- WORK TASK: Would you please give the entries again word for word, with no images in your copy?

++++++++++++++++++++

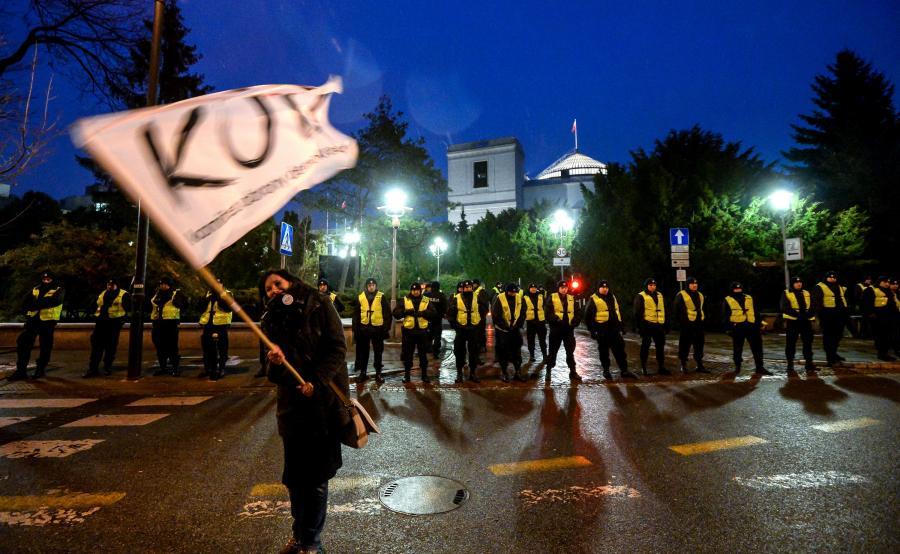 Policja blokuje dostęp do Sejmu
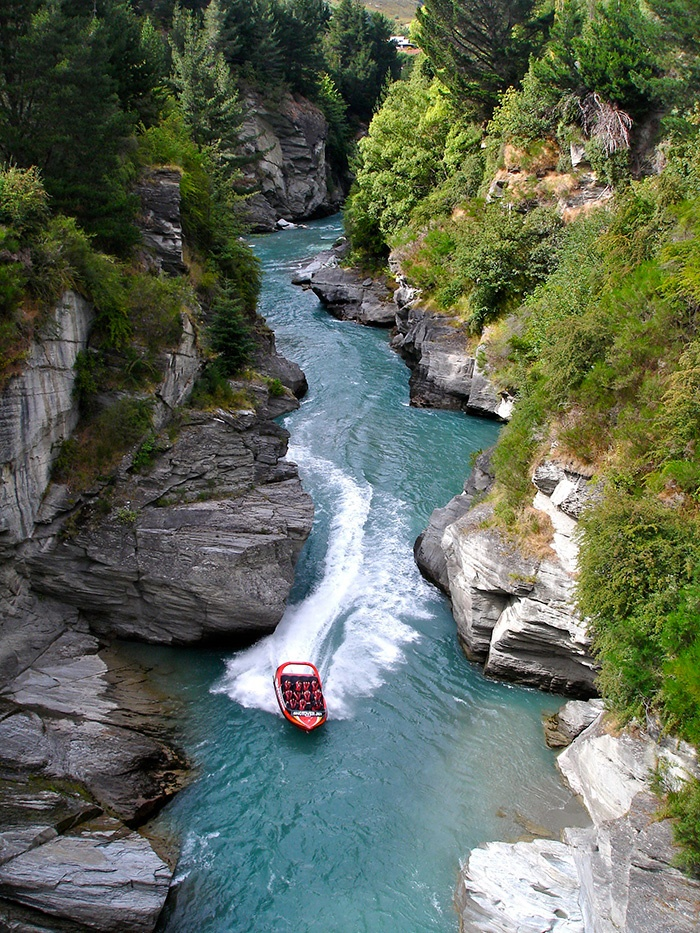 new-zealand-jetboating-2
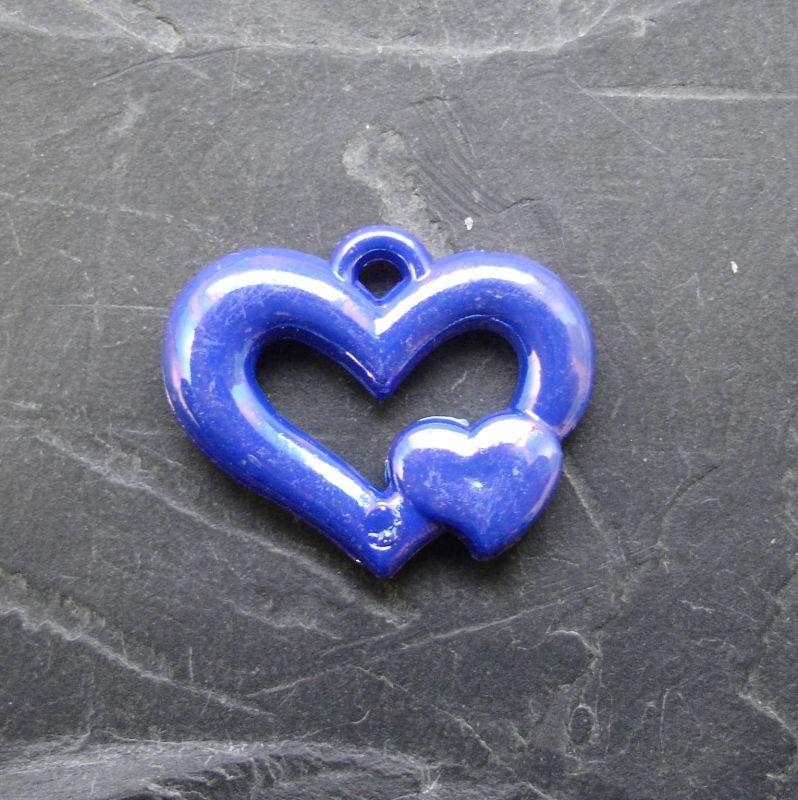 Plastový mezikus srdíčko 25x20mm - tm. modrý - 1 ks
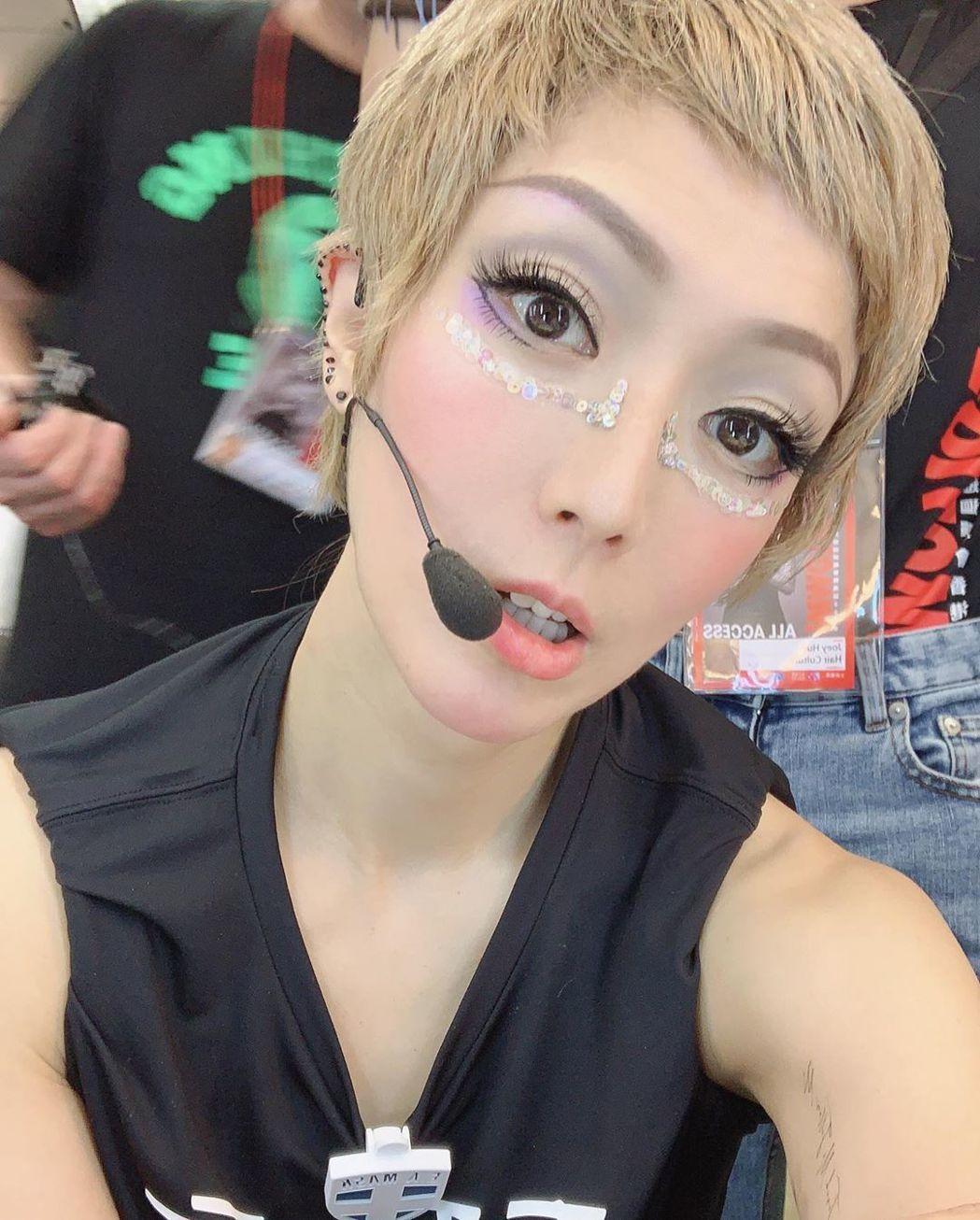 鄭秀文秀出演唱會的金色短假髮造型。 圖/擷自鄭秀文IG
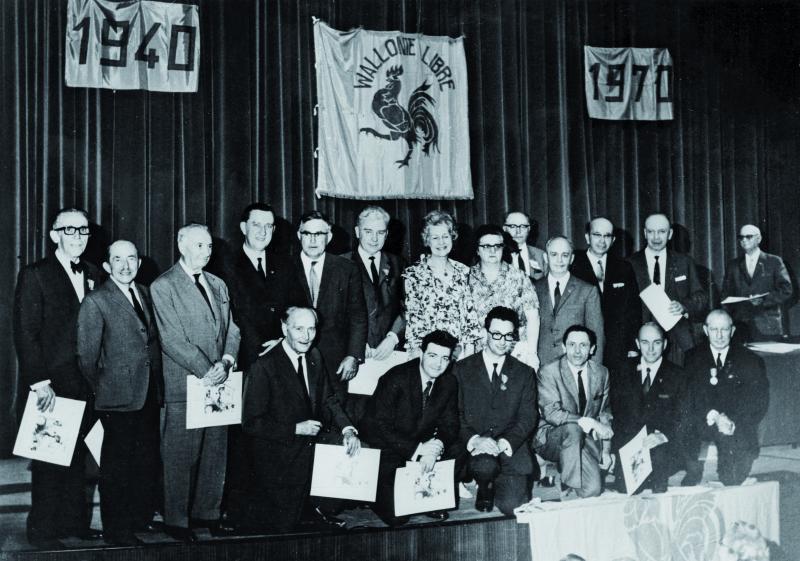 Portrait de groupe réalisé à l'occasion du 30e anniversaire du mouvement Wallonie libre (MVW-FHMW-D0051-WL-22)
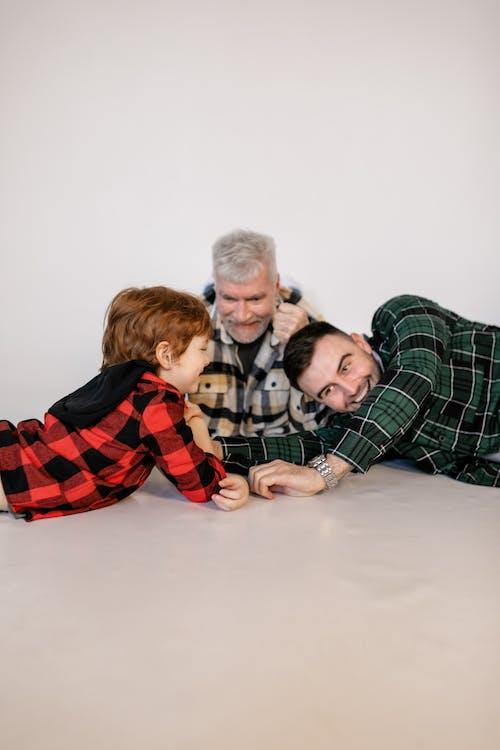 3 Niños Sentados En La Cama
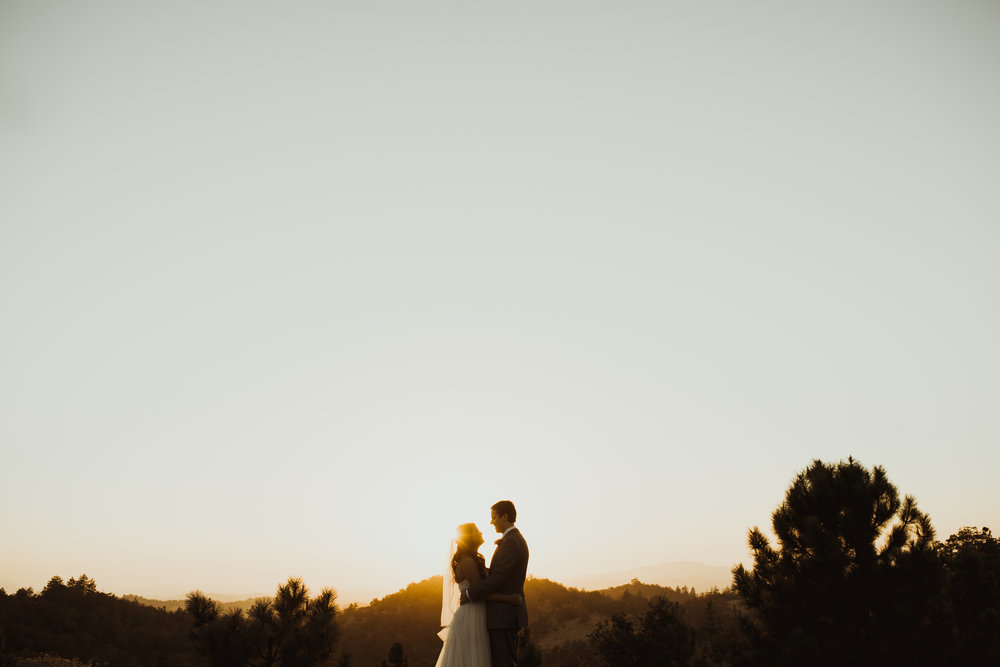 ©Isaiah + Taylor Photography - Sacred Mountain Ranch Wedding, Julian CA-163.jpg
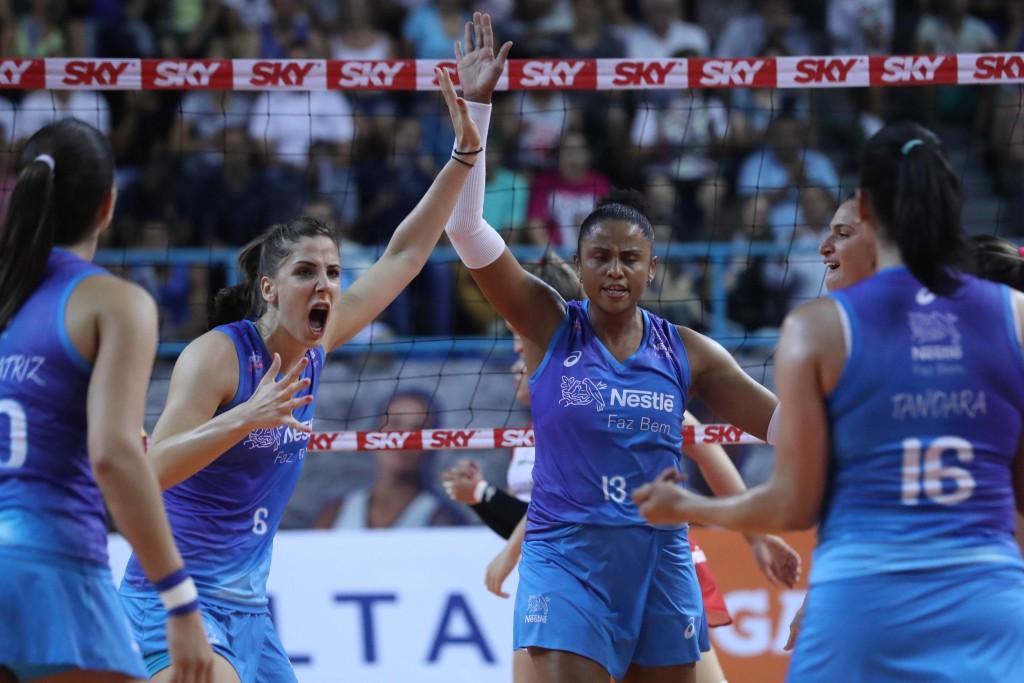 Osasco aproveitou os erros de Bauru para comemorar mais uma vitória (fotos: Luiz Pires/Fotojump)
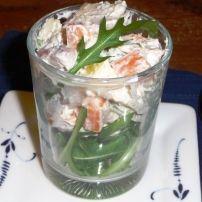 Dit heerlijk hapje met gerookte paling is op verschillende manieren te serveren….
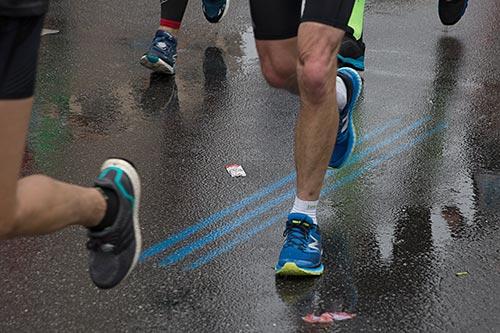 Die blauen Marathon-Streifen auf der Straße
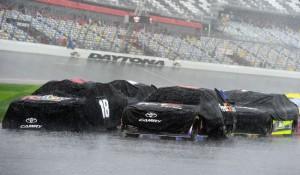 daytona500 rain - cars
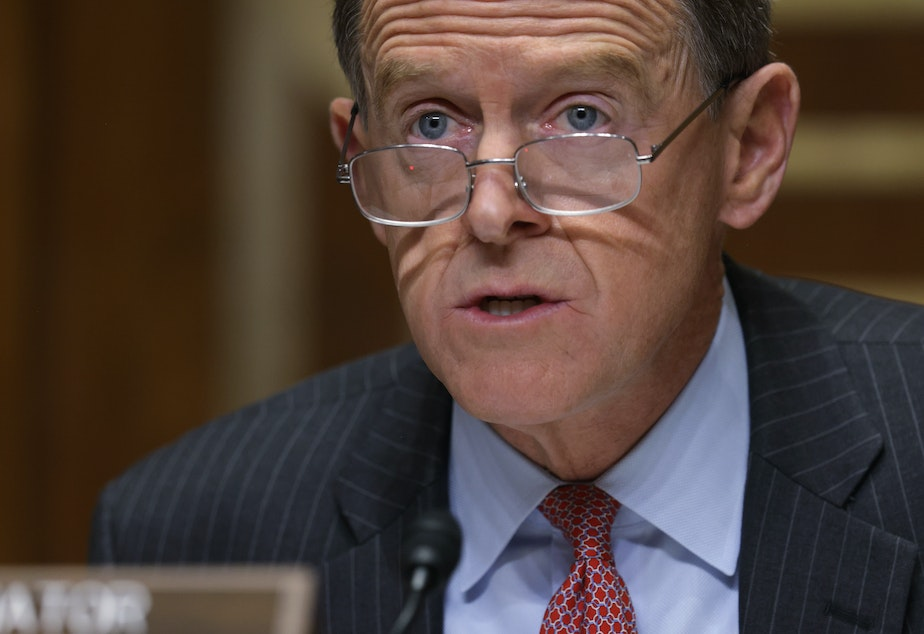 caption: Retiring Sen. Pat Toomey, R-Pa., on Sunday joined his Senate colleague Lisa Murkowski, an Alaska Republican, in calling for President Trump to resign.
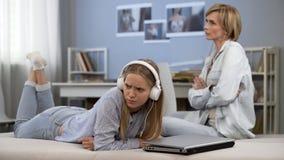 照顾争论与花费的许多时间青少年的女儿在社会网络 免版税库存图片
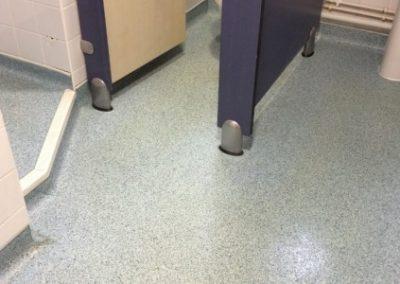 Altro-toilet-floor-cleaning-768x1024-460x300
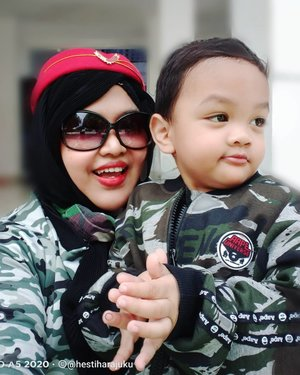Thu, Dec 17th, 2020----💚🦸💚 Siaap, #Komandan!!! #PetualanganArtanabil hari ini... #beingasoldier , an #army just like his Opa @cholid_ar Kolonel (Purn) CKM Cholid A.R. 💚💚💚 #twinstyle #Momandson #ootd . Mommy juga #Armylook ! Udah kayak #Middleeast #SoldierLady jagain anak Sultan 😂😂😂 -----#nhkkawaii #clozetteid#ArmyFamily#modestfashion#modestwear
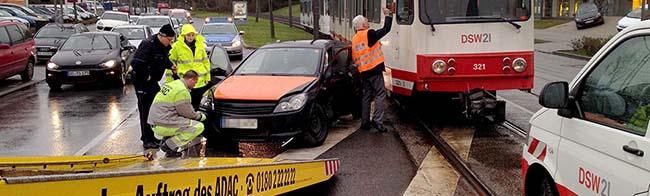 Autofahrer missachtet Vorfahrt: Straßenbahn rammt am Fredenbaum einen Opel – Zugverkehr kam zum Erliegen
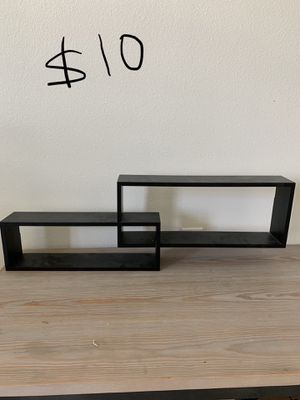 Wall shelves for Sale in Wesley Chapel, FL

++++++++++++++++++++

- FINAL ANSWER:
 Policja blokuje dostęp do Sejmu
 new-zealand-jetboating-2
 Plastový mezikus srdíčko 25x20mm - tm. modrý - 1 ks
 鄭秀文秀出演唱會的金色短假髮造型。 圖/擷自鄭秀文IG
 Portrait de groupe réalisé à l'occasion du 30e anniversaire du mouvement Wallonie libre (MVW-FHMW-D0051-WL-22)
 3 Niños Sentados En La Cama
 ©Isaiah + Taylor Photography - Sacred Mountain Ranch Wedding, Julian CA-163.jpg
 Osasco aproveitou os erros de Bauru para comemorar mais uma vitória (fotos: Luiz Pires/Fotojump)
 Dit heerlijk hapje met gerookte paling is op verschillende manieren te serveren….
 Die blauen Marathon-Streifen auf der Straße
 daytona500 rain - cars
 caption: Retiring Sen. Pat Toomey, R-Pa., on Sunday joined his Senate colleague Lisa Murkowski, an Alaska Republican, in calling for President Trump to resign.
 照顾争论与花费的许多时间青少年的女儿在社会网络 免版税库存图片
 Altro-toilet-floor-cleaning-768x1024-460x300
Thu, Dec 17th, 2020----💚🦸💚 Siaap, #Komandan!!! #PetualanganArtanabil hari ini... #beingasoldier , an #army just like his Opa @cholid_ar Kolonel (Purn) CKM Cholid A.R. 💚💚💚 #twinstyle #Momandson #ootd . Mommy juga #Armylook ! Udah kayak #Middleeast #SoldierLady jagain anak Sultan 😂😂😂 -----#nhkkawaii #clozetteid#ArmyFamily#modestfashion#modestwear
 Autofahrer missachtet Vorfahrt: Straßenbahn rammt am Fredenbaum einen Opel – Zugverkehr kam zum Erliegen
 Wall shelves for Sale in Wesley Chapel, FL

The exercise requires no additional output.